Les réductions de financement décidées par l’administration du président américain Donald Trump menacent les efforts internationaux visant à documenter et poursuivre les crimes de guerre présumés commis en Ukraine, selon une enquête de Reuters. Longtemps moteur dans le soutien aux mécanismes de justice internationale, Washington a considérablement diminué son aide aux programmes chargés d’enquêter sur les exactions attribuées aux forces russes.
Ces coupes budgétaires touchent notamment les investigations portant sur des attaques présumées contre des civils, des actes de torture, des violences sexuelles ainsi que des enlèvements d’enfants ukrainiens. Plusieurs organisations et équipes d’enquête, qui dépendaient en partie du financement américain, se retrouvent désormais confrontées à des difficultés croissantes pour poursuivre leur travail sur le terrain.
L’enquête de Reuters cite notamment le cas de Roksolana Makar, enquêtrice de l’organisation ukrainienne Truth Hounds. Malgré les risques liés aux frappes de drones et aux conditions de sécurité précaires, elle s’est rendue dans la ville d’Izium pour recueillir le témoignage d’une femme affirmant avoir été torturée et violée durant l’occupation russe en 2022.
Depuis le début de la guerre, des milliers de témoignages et d’éléments de preuve ont été collectés par des enquêteurs ukrainiens et internationaux. Ces informations constituent la base de futures procédures judiciaires devant les tribunaux ukrainiens ainsi que devant les instances internationales chargées de juger les crimes les plus graves.

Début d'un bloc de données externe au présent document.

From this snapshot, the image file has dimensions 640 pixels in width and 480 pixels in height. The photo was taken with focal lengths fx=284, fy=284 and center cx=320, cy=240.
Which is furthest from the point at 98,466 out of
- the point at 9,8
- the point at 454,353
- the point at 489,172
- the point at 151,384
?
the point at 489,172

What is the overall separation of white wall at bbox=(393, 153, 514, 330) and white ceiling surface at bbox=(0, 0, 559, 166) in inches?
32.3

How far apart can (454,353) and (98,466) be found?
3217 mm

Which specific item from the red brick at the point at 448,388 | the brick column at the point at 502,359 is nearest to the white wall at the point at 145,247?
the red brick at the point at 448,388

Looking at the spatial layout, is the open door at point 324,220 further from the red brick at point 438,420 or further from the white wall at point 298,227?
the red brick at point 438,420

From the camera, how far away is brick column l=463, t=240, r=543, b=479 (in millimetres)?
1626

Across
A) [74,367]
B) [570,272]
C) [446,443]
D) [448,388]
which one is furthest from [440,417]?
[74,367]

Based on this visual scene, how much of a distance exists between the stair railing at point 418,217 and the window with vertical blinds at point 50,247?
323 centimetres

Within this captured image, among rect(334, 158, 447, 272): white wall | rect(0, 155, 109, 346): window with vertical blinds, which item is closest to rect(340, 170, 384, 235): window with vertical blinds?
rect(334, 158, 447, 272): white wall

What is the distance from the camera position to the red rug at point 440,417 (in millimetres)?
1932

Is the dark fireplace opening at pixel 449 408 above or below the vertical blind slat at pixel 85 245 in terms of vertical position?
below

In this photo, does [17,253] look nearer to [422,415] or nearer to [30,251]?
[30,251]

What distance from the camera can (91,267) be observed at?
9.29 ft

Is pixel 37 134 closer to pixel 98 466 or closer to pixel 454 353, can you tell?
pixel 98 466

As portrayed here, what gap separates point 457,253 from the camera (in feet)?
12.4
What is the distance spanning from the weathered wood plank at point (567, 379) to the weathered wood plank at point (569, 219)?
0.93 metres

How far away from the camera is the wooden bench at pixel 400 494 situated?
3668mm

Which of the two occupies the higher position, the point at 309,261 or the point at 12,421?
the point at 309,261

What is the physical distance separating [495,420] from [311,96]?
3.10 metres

Les défenseurs des droits humains craignent que la baisse du soutien financier américain ne ralentisse la collecte de preuves au moment où celle-ci est la plus cruciale. Ils soulignent que les enquêtes sur les crimes de guerre nécessitent des ressources importantes, des experts spécialisés et une présence continue sur le terrain afin de préserver les preuves avant qu’elles ne disparaissent.
Alors que la guerre se poursuit entre la Russie et l’Ukraine, plusieurs organisations estiment que l’affaiblissement de ces programmes pourrait compliquer les futures poursuites judiciaires. Pour les enquêteurs et les victimes, la question est désormais de savoir si la communauté internationale sera en mesure de compenser le retrait partiel des États-Unis afin de garantir que les responsables présumés de crimes de guerre répondent un jour de leurs actes devant la justice.